Обследование под углом зрения ономастики совпадений в текстах Хармса с произведениями другого его любимого писателя – Достоевского, безусловно, должно учитывать также то, давно уже ставшее аксиомой, положение, что сам Достоевский находился под значительным влиянием гоголевской поэтики и ее пародированием преодолевал это влияние. Поэтому, разумеется, у Достоевского встречаем всё те же «гоголевские» «двойчатки» в наименованиях персонажей и прочие, отмеченные выше свойства, в проявлении которых у Хармса невозможно отделить влияние Гоголя от Достоевского.
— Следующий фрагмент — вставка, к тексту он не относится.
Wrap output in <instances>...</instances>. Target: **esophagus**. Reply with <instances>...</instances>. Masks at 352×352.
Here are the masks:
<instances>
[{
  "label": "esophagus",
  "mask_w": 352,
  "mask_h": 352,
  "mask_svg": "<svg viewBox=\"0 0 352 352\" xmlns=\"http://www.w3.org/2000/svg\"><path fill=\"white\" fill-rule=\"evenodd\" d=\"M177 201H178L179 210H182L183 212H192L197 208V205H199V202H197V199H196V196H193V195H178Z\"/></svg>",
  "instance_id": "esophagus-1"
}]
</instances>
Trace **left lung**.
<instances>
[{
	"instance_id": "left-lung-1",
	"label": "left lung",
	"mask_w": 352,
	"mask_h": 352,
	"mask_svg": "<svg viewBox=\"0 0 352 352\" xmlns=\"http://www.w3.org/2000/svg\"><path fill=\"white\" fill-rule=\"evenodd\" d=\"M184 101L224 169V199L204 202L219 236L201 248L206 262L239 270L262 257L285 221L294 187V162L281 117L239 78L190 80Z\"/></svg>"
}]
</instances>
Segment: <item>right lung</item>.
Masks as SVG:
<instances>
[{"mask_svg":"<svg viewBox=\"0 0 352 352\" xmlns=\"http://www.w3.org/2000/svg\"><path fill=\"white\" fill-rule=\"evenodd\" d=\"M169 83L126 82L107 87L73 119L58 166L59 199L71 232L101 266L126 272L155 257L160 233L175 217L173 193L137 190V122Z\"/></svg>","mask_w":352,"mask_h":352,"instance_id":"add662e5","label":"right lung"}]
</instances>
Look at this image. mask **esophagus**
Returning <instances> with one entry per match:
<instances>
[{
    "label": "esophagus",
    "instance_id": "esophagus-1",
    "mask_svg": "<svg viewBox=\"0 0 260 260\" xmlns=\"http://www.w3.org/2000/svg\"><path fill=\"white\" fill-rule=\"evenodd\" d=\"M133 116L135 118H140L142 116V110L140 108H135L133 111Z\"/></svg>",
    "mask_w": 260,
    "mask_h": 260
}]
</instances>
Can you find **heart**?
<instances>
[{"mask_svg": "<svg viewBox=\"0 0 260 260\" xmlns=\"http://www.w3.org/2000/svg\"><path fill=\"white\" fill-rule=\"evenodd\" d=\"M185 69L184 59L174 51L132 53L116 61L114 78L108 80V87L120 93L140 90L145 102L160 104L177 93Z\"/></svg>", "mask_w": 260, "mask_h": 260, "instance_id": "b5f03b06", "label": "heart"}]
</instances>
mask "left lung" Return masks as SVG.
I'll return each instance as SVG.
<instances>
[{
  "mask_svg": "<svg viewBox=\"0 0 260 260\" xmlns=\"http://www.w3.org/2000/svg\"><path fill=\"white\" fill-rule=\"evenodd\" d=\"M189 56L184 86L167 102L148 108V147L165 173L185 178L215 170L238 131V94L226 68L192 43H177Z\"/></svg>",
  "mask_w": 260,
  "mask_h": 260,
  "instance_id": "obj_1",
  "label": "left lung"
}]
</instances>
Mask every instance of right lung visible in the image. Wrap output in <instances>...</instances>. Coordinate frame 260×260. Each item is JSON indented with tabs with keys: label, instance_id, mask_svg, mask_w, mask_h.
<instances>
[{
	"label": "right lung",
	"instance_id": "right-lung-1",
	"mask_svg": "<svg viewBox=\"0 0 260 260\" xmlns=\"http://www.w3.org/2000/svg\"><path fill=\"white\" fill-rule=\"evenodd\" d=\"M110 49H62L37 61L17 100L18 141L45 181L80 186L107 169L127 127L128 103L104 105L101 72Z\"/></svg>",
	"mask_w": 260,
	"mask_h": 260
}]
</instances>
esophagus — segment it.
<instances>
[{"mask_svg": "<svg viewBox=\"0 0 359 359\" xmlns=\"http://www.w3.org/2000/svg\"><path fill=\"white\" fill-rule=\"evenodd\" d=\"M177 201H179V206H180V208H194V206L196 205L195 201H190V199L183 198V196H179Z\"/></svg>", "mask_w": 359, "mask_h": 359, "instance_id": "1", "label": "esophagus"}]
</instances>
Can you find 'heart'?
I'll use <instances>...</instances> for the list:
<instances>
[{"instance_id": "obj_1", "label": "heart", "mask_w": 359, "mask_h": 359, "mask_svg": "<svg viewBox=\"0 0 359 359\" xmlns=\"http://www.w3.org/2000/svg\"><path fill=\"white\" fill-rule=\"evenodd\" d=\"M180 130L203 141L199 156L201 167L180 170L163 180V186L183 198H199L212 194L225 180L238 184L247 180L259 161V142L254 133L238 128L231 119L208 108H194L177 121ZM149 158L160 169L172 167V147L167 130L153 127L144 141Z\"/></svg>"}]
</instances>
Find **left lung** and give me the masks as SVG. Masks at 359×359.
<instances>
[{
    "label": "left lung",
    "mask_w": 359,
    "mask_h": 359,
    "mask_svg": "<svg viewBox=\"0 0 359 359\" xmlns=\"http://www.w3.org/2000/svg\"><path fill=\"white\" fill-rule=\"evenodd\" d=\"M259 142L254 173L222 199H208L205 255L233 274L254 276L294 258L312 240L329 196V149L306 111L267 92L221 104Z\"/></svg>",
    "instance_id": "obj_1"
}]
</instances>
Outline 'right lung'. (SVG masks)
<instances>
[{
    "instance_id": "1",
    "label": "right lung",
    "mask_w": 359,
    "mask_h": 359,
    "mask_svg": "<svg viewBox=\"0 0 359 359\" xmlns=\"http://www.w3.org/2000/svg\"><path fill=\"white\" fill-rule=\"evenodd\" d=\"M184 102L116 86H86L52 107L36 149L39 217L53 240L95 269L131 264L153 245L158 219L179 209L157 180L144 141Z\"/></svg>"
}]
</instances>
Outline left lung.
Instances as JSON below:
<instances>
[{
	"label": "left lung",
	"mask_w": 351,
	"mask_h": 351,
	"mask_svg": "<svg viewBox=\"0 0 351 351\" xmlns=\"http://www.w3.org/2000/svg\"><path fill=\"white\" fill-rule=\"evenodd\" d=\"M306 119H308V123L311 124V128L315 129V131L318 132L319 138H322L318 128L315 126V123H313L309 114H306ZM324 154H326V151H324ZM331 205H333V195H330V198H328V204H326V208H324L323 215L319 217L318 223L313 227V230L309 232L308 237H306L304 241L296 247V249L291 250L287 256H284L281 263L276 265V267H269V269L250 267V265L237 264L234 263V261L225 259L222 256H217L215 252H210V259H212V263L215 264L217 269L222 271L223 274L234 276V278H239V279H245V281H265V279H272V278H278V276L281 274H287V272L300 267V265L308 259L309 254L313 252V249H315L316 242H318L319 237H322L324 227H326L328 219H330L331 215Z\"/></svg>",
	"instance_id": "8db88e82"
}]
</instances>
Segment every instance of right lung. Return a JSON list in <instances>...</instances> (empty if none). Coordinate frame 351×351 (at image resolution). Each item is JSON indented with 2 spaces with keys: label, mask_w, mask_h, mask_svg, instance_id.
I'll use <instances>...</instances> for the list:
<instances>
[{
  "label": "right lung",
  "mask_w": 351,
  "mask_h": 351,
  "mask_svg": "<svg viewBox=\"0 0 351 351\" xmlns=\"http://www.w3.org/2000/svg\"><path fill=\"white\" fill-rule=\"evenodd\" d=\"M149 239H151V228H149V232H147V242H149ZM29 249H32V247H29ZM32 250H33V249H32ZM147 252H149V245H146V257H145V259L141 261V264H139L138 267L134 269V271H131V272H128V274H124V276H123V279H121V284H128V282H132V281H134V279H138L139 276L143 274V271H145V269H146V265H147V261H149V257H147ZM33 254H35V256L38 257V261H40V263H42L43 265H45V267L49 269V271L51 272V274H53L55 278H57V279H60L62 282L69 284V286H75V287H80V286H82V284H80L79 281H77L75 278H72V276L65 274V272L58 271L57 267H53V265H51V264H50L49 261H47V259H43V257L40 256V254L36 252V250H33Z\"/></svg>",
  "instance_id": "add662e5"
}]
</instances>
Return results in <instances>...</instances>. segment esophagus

Скажем, вышесопоставленные у Хармса и Гоголя Антоны Антоновичи присутствуют и у Достоевского в «Записках из подполья» и «Записках из Мертвого дома»; Федоры – в «Бедных людях» и «Записках из Мертвого дома»; Иваны Ивановичи – в «Селе Степанчикове…» и «Записках из Мертвого дома»; Иваны Петровичи – в «Униженных и оскорбленных» и «Романе в девяти письмах»; Иваны Андреевичи – в «Чужая жена и муж под кроватью» и «Романе в девяти письмах».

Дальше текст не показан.